(Rows of spatial question data)
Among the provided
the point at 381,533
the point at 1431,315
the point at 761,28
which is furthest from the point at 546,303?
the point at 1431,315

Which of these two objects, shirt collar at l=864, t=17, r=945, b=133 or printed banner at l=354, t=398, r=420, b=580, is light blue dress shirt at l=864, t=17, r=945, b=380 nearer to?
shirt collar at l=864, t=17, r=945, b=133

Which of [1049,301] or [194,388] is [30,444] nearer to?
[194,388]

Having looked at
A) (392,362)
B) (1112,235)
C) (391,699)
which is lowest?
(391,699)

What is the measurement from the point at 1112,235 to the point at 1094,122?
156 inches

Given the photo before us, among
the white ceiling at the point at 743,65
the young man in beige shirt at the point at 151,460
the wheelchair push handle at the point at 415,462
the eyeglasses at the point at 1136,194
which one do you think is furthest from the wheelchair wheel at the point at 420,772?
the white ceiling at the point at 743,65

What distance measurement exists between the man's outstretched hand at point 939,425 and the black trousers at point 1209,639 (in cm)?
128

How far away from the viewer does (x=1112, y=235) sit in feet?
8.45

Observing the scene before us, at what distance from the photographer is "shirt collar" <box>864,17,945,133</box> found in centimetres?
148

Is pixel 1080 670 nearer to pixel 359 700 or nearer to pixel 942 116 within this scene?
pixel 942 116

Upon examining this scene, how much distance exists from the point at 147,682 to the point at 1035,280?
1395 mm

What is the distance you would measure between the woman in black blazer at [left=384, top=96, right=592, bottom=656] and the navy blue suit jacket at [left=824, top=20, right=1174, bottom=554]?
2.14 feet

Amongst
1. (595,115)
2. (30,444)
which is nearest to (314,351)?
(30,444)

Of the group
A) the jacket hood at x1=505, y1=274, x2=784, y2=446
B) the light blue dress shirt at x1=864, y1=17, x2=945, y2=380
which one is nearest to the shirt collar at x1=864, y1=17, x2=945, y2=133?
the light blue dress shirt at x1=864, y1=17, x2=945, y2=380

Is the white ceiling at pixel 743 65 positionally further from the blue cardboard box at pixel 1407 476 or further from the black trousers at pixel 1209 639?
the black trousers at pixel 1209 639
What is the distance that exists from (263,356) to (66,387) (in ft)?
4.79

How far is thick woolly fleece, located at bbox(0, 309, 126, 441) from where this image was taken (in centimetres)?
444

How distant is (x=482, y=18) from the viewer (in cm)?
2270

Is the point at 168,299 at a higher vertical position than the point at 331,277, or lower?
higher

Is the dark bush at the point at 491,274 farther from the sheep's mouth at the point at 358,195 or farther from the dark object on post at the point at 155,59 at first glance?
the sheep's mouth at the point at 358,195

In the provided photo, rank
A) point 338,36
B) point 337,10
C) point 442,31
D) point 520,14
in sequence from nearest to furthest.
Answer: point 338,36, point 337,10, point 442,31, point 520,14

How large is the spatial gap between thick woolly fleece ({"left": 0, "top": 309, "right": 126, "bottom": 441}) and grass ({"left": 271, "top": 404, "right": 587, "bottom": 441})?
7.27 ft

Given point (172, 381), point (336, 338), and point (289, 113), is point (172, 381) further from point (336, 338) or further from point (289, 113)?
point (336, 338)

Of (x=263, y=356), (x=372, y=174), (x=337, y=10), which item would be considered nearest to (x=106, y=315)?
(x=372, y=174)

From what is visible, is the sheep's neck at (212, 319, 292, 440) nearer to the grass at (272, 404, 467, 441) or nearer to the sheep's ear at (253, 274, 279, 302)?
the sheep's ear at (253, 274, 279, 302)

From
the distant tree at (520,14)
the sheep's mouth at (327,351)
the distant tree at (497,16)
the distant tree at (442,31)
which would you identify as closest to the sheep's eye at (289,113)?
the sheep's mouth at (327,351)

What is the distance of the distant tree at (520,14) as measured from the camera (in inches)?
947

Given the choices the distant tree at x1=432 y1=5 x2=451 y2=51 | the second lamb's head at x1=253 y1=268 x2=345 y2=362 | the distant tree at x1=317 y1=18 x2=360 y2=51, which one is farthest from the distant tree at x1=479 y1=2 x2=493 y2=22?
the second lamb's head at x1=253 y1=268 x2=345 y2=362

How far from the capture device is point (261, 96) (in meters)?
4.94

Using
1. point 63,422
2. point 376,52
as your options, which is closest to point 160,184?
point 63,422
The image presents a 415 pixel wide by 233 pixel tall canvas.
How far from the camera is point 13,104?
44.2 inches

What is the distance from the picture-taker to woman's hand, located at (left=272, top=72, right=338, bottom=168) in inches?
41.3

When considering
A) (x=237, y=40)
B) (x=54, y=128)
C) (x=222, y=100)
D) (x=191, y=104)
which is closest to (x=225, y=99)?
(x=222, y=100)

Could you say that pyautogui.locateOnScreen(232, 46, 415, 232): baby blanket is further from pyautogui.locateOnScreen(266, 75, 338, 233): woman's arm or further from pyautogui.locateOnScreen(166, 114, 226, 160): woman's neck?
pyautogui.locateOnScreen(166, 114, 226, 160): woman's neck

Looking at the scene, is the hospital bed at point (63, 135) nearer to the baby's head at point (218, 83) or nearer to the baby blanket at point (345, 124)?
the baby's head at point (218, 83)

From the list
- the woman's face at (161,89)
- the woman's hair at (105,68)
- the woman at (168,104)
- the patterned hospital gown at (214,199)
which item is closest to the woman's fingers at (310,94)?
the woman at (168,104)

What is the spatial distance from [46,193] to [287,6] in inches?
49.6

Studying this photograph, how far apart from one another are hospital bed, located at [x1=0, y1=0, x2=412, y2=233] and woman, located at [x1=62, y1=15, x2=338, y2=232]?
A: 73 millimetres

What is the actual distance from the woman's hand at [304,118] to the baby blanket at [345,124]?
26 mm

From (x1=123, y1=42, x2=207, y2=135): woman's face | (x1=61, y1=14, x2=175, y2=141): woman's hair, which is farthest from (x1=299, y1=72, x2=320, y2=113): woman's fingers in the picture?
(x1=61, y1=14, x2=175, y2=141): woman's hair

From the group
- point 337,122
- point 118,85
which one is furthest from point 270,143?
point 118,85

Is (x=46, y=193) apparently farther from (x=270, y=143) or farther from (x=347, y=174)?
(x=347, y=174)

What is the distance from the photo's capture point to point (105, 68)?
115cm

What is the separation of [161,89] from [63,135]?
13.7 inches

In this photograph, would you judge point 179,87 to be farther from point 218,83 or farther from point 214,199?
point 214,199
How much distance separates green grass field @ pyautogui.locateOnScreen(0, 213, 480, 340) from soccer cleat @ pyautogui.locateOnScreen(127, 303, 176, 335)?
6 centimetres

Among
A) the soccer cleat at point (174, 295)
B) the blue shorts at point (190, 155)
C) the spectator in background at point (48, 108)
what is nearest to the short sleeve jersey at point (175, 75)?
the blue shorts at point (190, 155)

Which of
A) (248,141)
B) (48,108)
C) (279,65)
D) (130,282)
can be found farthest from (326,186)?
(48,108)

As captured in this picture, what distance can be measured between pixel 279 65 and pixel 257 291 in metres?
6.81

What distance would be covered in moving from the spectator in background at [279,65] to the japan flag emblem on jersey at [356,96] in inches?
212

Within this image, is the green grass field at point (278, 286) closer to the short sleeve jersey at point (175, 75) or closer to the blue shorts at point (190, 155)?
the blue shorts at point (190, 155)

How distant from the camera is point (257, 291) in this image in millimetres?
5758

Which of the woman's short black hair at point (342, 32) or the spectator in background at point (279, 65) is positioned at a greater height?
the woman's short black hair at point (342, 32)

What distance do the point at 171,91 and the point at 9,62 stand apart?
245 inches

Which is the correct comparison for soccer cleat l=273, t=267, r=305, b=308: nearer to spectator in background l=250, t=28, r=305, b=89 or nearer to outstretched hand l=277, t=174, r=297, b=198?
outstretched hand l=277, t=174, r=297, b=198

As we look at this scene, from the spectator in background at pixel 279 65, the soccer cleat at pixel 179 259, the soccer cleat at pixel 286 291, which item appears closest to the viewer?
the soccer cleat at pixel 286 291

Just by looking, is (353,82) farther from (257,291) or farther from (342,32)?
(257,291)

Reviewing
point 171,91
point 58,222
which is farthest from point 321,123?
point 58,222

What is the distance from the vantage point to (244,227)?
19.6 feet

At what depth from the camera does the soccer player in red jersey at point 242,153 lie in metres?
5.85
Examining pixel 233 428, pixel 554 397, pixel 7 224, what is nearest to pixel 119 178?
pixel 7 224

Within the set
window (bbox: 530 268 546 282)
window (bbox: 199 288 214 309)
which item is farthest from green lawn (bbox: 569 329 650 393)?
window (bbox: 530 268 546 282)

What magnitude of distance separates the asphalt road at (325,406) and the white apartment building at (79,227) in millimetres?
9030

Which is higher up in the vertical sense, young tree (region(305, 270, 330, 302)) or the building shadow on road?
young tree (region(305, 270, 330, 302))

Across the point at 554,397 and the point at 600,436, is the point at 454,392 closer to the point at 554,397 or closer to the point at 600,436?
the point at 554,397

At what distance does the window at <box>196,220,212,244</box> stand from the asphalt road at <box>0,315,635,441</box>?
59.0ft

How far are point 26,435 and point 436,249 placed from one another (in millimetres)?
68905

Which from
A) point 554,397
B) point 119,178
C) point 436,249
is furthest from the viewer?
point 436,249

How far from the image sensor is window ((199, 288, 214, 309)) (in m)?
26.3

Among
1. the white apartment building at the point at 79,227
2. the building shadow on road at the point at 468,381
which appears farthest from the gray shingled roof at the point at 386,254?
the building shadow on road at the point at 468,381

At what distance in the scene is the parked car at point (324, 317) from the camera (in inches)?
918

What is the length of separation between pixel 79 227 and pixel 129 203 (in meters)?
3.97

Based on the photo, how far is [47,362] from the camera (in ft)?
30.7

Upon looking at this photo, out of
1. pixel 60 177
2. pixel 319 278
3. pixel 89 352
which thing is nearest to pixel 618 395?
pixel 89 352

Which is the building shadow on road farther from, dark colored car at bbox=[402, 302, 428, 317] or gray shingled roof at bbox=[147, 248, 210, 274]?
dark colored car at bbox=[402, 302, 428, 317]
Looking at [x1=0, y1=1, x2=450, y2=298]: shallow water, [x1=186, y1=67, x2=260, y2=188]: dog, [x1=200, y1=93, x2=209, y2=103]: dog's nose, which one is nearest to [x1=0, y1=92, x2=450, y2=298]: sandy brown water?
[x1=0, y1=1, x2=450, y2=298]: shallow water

• _TO DO_
Repeat the listing word for word, starting with the line that contains "Which is the building" and continuing through the last line of the listing.

• _FINISHED ANSWER_
Which is the building shadow on road farther from, dark colored car at bbox=[402, 302, 428, 317] or gray shingled roof at bbox=[147, 248, 210, 274]?
dark colored car at bbox=[402, 302, 428, 317]
Looking at [x1=0, y1=1, x2=450, y2=298]: shallow water, [x1=186, y1=67, x2=260, y2=188]: dog, [x1=200, y1=93, x2=209, y2=103]: dog's nose, which one is nearest to [x1=0, y1=92, x2=450, y2=298]: sandy brown water?
[x1=0, y1=1, x2=450, y2=298]: shallow water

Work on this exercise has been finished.